Sie glauben ungezwungener und unvoreingenommen, nicht so kompliziert und verkopft, mehr mit dem Herzen. „Wenn ihr nicht werdet wie die Kinder, könnt ihr nicht in das Himmelreich kommen“ (Mt 18,3) – das sage ich ihnen oft, dass sie uns Erwachsenen weit voraus sind. Wenn ich sie dann frage, warum Jesus das gesagt hat, kommen schon die Antworten daher: „Eh ganz klar, wir haben ja auch noch nicht so viele Sünden …“ oder: „Die Erwachsenen meinen alles besser zu wissen …“
Du bist selbst stark im Glauben, pflegst eine persönliche Beziehung mit Jesus, betest. Wie vermittelst du jungen Menschen diesen lebendigen Glauben jenseits von Jahreszahlen und Fakten?

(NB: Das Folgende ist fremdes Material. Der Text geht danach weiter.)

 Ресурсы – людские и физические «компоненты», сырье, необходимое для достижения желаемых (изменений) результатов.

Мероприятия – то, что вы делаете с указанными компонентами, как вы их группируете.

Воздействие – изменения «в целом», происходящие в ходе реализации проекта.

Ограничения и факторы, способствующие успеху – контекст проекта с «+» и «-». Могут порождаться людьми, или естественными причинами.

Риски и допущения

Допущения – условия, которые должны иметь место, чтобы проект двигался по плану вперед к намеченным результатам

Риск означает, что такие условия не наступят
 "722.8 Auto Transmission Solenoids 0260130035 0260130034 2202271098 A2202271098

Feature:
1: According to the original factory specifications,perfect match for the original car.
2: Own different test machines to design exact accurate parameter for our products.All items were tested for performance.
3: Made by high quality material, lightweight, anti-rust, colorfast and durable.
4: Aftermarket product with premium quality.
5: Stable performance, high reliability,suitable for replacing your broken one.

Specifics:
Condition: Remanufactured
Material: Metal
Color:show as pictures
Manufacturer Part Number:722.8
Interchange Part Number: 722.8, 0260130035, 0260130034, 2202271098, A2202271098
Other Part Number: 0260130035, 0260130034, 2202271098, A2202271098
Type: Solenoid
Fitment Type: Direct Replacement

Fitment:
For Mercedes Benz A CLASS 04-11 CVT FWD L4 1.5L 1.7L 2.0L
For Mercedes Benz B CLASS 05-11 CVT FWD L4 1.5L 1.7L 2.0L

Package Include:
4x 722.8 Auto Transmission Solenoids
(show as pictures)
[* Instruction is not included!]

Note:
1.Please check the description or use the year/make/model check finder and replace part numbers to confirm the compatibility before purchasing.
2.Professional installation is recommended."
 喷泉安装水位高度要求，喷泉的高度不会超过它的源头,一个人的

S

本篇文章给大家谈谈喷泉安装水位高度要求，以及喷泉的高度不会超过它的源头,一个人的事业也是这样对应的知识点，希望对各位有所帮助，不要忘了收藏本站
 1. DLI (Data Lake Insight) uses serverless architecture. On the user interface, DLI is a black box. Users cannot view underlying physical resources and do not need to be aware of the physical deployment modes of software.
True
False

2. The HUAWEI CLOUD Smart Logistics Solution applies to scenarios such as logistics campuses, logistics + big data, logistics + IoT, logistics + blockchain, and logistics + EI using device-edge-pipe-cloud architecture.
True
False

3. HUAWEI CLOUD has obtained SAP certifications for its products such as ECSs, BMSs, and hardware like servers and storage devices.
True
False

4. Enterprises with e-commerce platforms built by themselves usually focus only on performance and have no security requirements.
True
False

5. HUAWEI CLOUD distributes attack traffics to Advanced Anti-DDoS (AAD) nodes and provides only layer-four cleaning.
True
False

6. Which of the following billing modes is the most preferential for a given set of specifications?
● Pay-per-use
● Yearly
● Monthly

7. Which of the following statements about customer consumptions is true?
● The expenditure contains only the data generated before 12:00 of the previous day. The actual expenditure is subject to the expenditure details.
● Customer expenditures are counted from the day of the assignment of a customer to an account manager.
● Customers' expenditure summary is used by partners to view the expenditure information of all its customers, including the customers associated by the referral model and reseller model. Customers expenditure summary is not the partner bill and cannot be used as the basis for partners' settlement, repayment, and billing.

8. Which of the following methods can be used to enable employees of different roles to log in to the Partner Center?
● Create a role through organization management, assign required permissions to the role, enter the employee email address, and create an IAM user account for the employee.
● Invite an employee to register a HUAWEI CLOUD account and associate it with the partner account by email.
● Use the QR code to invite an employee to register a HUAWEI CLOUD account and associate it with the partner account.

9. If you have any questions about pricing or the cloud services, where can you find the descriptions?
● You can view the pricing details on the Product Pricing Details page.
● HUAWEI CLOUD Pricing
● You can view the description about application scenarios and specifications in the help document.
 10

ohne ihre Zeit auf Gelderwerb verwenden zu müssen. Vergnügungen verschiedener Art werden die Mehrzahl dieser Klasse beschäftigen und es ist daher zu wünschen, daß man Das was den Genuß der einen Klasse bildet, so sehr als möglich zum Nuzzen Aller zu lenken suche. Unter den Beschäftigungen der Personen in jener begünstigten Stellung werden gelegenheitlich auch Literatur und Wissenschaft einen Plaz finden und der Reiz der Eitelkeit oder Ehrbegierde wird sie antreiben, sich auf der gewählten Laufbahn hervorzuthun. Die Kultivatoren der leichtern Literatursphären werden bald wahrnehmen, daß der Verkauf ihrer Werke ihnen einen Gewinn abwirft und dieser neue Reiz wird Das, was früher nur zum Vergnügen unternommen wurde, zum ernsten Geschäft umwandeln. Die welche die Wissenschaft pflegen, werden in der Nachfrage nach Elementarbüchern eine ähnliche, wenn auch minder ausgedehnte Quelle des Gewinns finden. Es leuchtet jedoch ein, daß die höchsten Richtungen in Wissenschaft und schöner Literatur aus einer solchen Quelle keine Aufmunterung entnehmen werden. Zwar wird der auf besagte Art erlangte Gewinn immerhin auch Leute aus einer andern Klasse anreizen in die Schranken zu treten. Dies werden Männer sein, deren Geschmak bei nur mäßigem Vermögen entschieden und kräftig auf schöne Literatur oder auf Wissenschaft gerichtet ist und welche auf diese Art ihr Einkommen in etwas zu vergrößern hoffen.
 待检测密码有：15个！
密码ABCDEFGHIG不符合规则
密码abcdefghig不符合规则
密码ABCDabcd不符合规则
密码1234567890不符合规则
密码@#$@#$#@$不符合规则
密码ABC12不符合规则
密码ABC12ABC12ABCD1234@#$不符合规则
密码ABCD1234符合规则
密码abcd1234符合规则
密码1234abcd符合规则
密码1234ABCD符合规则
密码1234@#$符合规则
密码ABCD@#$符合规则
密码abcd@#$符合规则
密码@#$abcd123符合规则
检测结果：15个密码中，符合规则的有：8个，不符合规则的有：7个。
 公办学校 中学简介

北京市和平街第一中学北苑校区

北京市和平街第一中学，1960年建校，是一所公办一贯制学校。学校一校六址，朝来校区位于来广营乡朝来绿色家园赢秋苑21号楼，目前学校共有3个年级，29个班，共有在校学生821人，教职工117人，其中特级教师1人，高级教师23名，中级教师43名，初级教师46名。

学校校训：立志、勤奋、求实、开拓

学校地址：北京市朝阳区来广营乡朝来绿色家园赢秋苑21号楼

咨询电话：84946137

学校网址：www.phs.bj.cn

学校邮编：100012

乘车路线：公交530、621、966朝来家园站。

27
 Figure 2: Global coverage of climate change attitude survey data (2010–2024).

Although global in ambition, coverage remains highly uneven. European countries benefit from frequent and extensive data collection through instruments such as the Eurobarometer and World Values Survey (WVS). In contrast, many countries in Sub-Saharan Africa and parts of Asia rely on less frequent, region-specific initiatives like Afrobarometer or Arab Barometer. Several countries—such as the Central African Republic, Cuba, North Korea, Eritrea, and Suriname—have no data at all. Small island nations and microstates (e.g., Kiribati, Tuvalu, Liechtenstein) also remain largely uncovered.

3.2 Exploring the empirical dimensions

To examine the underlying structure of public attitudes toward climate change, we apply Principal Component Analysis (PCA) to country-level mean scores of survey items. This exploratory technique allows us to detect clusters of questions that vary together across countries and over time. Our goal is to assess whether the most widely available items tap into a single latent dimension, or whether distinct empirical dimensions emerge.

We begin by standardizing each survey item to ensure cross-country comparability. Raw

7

Ich hoffe sehr, durch mein Leben. Durch die Freude, das Lachen, mit dem Gebet. Wenn jemand krank ist in der Klasse, beten wir zu Beginn gemeinsam für denjenigen. Die Bibel ist immer dabei, damit wir bei allen möglichen Fragen schauen können, was sagt die Bibel dazu, was sagt Jesus? Und dann kommt man drauf, die Probleme der Menschen damals und unsere heute sind oft sehr ähnlich.
Was ist deine Vision für die Jugend im Oberpinzgau?
Vision ist ein großes Wort … Das überlasse ich lieber dem Herrn.